- Directive -
Locate every line in the rows below that contains the word "plowed" and copy each of those lines.

- Listed records -
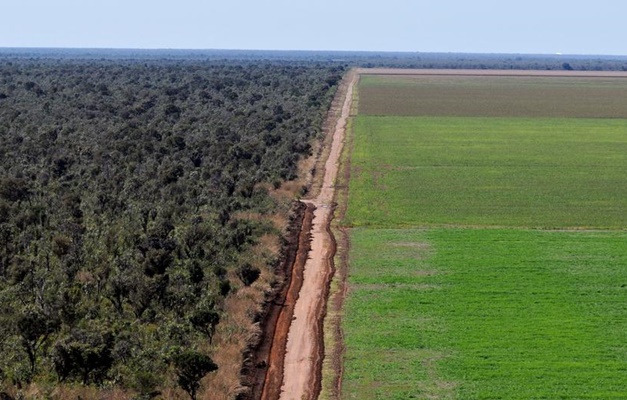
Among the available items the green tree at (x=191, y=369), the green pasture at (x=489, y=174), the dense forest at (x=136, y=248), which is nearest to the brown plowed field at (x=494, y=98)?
the green pasture at (x=489, y=174)

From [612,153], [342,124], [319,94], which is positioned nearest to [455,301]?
[612,153]

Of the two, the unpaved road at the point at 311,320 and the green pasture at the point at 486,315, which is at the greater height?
the green pasture at the point at 486,315

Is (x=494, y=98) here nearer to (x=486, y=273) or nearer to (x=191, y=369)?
(x=486, y=273)

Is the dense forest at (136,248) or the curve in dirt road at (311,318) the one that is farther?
the curve in dirt road at (311,318)

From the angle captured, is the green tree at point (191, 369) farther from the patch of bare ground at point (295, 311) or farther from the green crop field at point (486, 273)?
the green crop field at point (486, 273)

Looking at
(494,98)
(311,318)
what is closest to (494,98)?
(494,98)

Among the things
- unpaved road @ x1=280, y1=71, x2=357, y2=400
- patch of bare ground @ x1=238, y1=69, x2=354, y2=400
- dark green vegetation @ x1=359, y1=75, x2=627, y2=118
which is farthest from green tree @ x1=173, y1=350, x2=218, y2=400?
dark green vegetation @ x1=359, y1=75, x2=627, y2=118

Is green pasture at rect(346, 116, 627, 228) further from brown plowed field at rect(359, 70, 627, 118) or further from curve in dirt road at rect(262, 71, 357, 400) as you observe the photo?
brown plowed field at rect(359, 70, 627, 118)
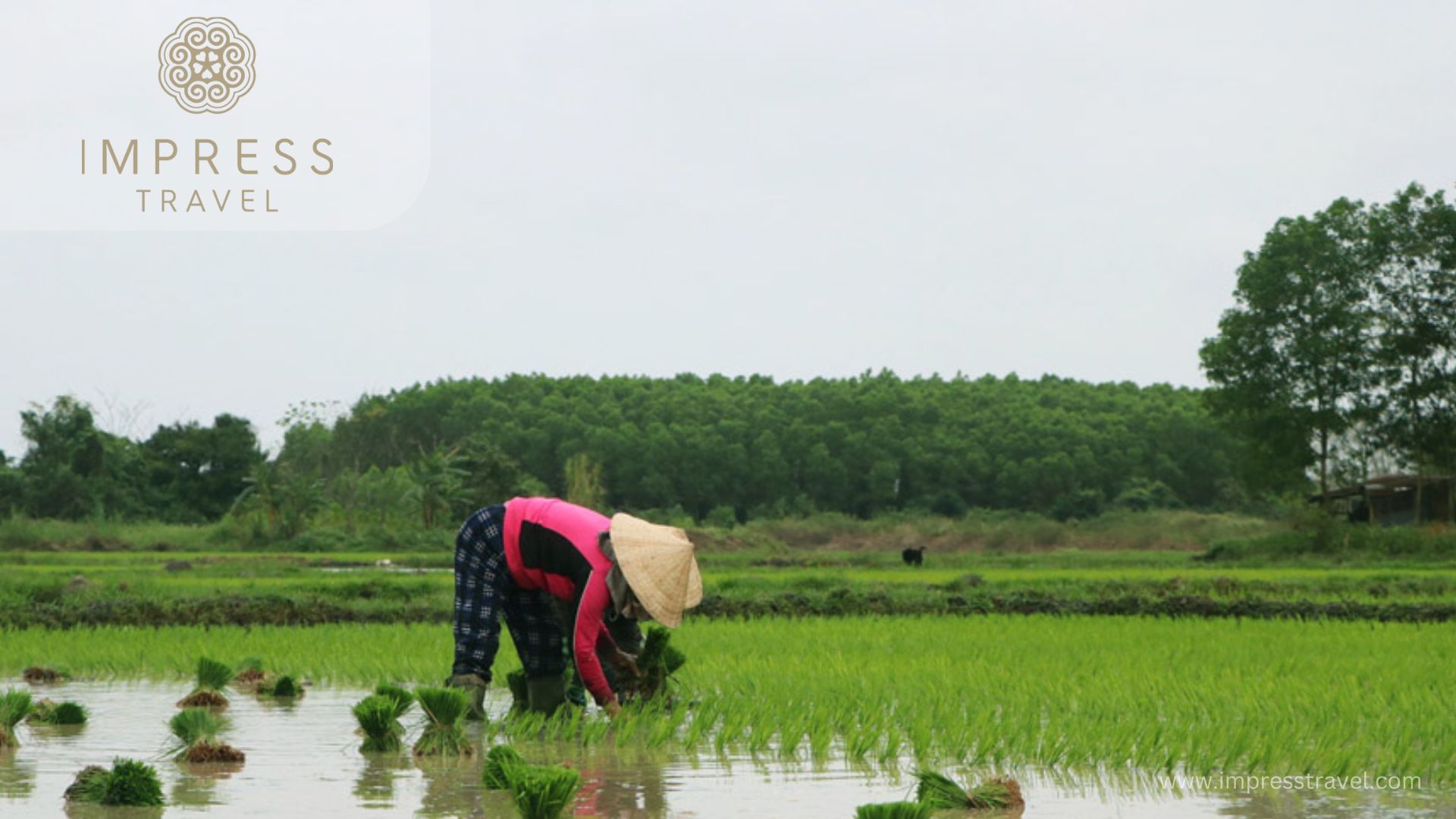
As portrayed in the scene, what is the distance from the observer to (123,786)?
15.4ft

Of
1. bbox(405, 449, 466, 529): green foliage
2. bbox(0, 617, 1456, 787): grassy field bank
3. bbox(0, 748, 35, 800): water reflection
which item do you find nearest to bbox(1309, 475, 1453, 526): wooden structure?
bbox(405, 449, 466, 529): green foliage

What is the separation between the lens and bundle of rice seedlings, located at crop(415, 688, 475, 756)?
227 inches

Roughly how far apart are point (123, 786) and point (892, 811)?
92.1 inches

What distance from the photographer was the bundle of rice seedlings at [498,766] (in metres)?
4.86

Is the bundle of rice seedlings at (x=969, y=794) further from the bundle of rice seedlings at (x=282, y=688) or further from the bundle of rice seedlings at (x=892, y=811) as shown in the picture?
the bundle of rice seedlings at (x=282, y=688)

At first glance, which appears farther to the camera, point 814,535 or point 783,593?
point 814,535

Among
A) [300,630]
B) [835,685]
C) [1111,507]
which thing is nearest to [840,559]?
[300,630]

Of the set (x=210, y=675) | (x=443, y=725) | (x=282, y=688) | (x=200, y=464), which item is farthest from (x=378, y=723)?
(x=200, y=464)

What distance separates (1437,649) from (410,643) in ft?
22.4

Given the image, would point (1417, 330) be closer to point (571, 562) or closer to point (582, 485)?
point (582, 485)

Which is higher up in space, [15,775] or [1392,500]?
[1392,500]

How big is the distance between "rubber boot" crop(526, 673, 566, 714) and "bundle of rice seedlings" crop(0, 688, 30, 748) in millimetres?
2003

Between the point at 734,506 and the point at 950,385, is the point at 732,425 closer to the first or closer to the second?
the point at 734,506

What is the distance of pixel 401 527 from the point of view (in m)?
34.3
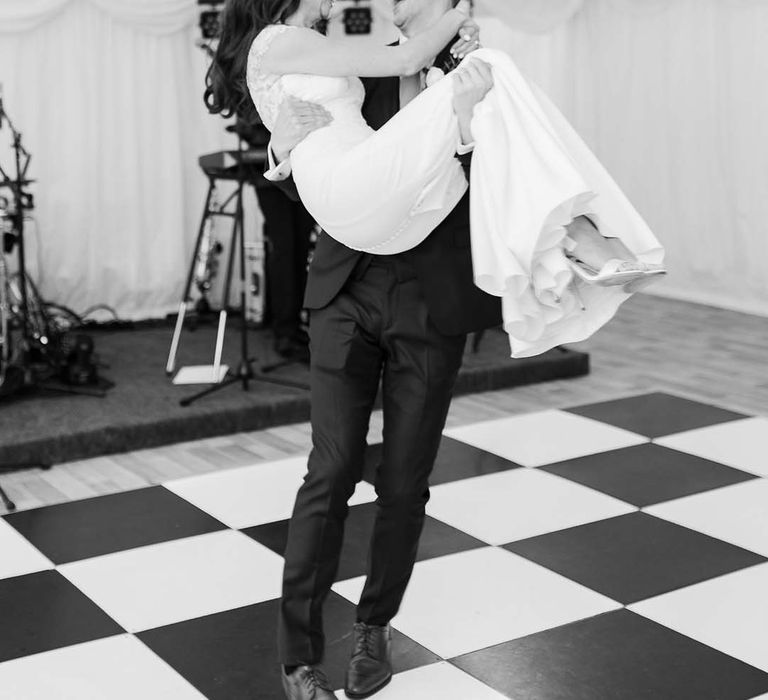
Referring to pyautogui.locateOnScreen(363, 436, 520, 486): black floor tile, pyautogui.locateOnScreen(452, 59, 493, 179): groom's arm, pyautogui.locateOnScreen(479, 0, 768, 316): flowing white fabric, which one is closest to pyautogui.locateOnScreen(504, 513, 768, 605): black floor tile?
pyautogui.locateOnScreen(363, 436, 520, 486): black floor tile

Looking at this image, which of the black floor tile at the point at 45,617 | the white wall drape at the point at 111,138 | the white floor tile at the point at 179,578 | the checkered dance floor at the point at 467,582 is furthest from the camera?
the white wall drape at the point at 111,138

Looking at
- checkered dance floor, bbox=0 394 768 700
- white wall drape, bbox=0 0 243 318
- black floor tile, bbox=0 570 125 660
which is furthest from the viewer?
white wall drape, bbox=0 0 243 318

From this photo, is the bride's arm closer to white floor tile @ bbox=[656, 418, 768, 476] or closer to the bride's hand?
the bride's hand

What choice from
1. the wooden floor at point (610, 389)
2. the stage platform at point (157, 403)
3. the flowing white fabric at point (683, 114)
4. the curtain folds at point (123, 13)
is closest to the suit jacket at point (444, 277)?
the wooden floor at point (610, 389)

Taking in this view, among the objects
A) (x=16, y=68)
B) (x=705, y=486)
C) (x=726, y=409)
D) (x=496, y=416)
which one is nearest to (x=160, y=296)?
(x=16, y=68)

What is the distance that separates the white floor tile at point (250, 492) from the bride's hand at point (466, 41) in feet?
5.26

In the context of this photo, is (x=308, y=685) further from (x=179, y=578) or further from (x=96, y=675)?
(x=179, y=578)

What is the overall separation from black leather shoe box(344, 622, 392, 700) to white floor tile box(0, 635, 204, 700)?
0.29 metres

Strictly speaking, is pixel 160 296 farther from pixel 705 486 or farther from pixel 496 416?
pixel 705 486

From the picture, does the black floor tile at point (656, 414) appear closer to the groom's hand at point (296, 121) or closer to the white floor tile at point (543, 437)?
the white floor tile at point (543, 437)

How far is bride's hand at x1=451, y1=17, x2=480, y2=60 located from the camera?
2.20 m

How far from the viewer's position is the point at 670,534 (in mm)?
3328

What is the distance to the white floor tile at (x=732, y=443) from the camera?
397cm

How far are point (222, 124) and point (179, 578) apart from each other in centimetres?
354
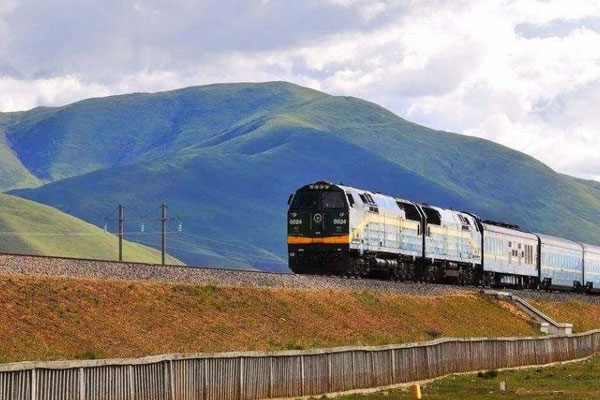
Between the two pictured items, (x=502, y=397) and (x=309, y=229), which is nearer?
(x=502, y=397)

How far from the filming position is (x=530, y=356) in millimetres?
56094

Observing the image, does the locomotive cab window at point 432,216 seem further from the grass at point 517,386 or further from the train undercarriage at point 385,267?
the grass at point 517,386

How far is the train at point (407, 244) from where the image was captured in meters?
68.0

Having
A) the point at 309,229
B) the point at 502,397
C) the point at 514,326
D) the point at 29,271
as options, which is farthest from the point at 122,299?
the point at 514,326

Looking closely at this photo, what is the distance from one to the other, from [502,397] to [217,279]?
2067 centimetres

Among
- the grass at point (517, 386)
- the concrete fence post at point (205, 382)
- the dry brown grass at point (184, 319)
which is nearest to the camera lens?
the concrete fence post at point (205, 382)

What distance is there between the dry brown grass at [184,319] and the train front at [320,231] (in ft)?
8.64

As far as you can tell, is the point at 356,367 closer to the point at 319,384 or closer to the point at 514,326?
the point at 319,384

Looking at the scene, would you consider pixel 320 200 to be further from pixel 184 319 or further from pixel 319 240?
pixel 184 319

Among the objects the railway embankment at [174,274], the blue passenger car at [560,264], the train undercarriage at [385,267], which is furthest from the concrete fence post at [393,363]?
the blue passenger car at [560,264]

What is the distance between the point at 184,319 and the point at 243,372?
17797 mm

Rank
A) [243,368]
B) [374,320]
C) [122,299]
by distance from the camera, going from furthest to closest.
Answer: 1. [374,320]
2. [122,299]
3. [243,368]

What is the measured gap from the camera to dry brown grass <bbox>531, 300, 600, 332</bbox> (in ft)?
→ 292

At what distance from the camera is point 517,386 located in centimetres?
4475
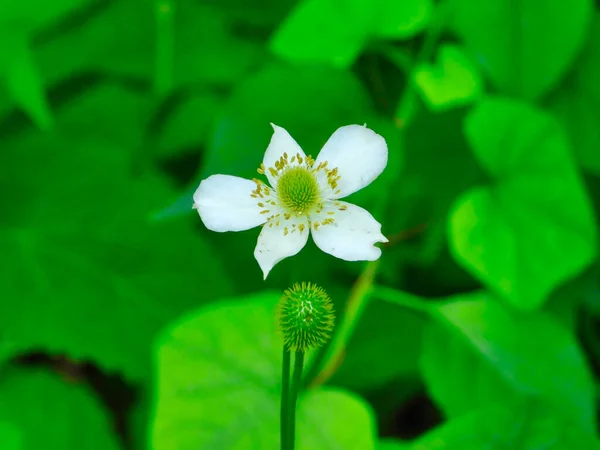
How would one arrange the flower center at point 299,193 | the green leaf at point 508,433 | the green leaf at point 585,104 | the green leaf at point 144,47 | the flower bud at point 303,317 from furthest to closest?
the green leaf at point 144,47, the green leaf at point 585,104, the green leaf at point 508,433, the flower center at point 299,193, the flower bud at point 303,317

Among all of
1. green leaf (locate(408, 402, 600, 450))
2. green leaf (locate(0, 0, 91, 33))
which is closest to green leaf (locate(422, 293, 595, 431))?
green leaf (locate(408, 402, 600, 450))

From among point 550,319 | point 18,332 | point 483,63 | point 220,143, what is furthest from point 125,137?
point 550,319

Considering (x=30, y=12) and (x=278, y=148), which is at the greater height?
(x=30, y=12)

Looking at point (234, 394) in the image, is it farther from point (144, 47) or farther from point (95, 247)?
point (144, 47)

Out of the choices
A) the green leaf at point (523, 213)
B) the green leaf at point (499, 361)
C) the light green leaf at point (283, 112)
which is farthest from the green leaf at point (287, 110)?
the green leaf at point (499, 361)

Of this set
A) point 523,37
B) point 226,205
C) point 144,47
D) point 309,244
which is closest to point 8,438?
point 309,244

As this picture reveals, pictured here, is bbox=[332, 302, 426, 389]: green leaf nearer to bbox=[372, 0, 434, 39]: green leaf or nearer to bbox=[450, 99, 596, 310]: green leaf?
bbox=[450, 99, 596, 310]: green leaf

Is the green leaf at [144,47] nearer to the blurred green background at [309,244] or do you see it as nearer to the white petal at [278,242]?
the blurred green background at [309,244]
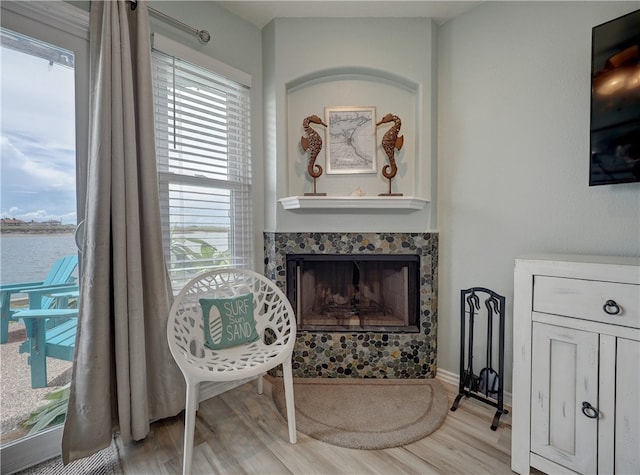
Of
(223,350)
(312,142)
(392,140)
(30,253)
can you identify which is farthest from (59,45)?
(392,140)

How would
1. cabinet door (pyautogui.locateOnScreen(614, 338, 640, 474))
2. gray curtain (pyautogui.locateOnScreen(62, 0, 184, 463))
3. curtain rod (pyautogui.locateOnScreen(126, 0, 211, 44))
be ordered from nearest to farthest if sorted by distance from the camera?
cabinet door (pyautogui.locateOnScreen(614, 338, 640, 474))
gray curtain (pyautogui.locateOnScreen(62, 0, 184, 463))
curtain rod (pyautogui.locateOnScreen(126, 0, 211, 44))

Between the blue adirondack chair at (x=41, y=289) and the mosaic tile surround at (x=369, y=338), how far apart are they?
3.68 feet

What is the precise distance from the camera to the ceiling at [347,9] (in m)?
1.96

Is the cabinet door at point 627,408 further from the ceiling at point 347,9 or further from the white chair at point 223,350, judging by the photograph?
the ceiling at point 347,9

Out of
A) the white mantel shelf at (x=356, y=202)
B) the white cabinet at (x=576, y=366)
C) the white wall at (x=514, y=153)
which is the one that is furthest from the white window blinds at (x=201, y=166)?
the white cabinet at (x=576, y=366)

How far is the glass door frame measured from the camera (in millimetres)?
1353

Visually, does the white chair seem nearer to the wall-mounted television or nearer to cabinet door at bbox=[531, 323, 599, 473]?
cabinet door at bbox=[531, 323, 599, 473]

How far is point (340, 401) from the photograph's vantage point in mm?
1904

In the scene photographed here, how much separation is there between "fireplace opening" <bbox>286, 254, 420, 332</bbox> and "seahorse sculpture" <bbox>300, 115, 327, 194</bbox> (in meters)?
0.58

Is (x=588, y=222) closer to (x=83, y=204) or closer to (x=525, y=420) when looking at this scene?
(x=525, y=420)

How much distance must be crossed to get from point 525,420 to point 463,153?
1.53 meters

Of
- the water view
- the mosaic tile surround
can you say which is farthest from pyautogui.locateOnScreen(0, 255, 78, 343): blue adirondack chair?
the mosaic tile surround

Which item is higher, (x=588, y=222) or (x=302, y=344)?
(x=588, y=222)

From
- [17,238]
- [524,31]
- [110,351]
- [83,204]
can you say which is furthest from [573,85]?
[17,238]
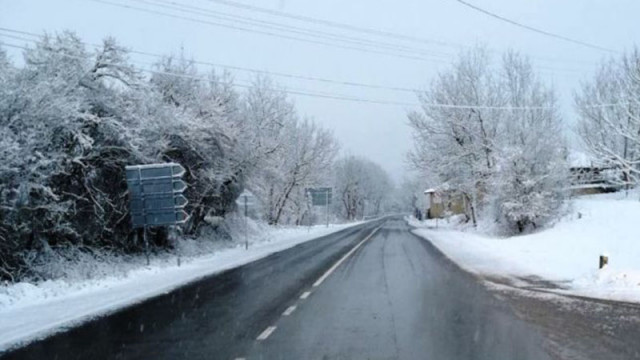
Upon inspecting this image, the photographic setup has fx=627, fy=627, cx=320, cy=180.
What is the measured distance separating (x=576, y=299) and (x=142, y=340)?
28.3ft

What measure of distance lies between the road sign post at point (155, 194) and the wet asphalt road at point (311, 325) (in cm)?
557

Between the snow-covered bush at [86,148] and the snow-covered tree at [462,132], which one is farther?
the snow-covered tree at [462,132]

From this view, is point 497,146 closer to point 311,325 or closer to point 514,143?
point 514,143

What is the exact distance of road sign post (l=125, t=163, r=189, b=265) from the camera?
2092 cm

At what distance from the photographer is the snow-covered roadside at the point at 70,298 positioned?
10484 mm

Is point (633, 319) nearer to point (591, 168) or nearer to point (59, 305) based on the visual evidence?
point (59, 305)

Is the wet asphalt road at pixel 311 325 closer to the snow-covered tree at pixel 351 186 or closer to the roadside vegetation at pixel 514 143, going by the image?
the roadside vegetation at pixel 514 143

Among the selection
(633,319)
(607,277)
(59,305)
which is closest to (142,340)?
(59,305)

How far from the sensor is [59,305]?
13.0m

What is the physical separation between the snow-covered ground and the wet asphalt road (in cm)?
263

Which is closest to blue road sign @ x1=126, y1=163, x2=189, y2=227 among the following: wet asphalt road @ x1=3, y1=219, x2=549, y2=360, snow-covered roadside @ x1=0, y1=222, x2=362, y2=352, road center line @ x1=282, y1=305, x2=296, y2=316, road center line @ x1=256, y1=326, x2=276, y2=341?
snow-covered roadside @ x1=0, y1=222, x2=362, y2=352

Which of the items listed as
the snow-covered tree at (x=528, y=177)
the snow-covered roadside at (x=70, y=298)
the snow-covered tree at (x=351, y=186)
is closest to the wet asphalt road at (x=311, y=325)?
the snow-covered roadside at (x=70, y=298)

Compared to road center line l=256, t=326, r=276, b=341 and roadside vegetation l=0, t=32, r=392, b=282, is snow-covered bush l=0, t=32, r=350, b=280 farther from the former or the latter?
road center line l=256, t=326, r=276, b=341

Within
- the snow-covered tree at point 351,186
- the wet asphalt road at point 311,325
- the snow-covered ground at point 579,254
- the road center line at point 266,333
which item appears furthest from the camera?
the snow-covered tree at point 351,186
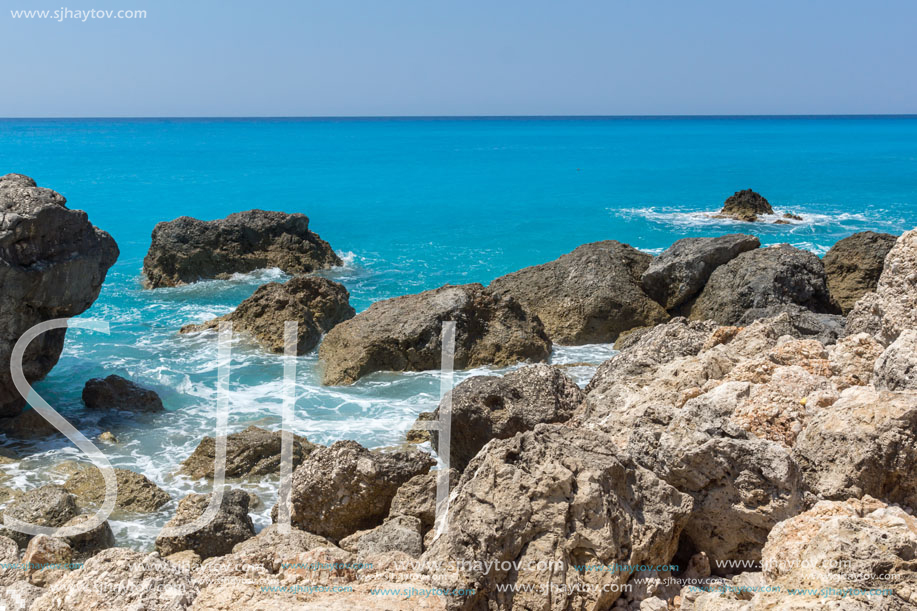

- Result of the task -
Among the available items the green tree at (x=191, y=369), the green pasture at (x=489, y=174), the dense forest at (x=136, y=248), which is nearest to the brown plowed field at (x=494, y=98)?
Is green pasture at rect(346, 116, 627, 228) further from brown plowed field at rect(359, 70, 627, 118) or further from curve in dirt road at rect(262, 71, 357, 400) as you observe the photo?
brown plowed field at rect(359, 70, 627, 118)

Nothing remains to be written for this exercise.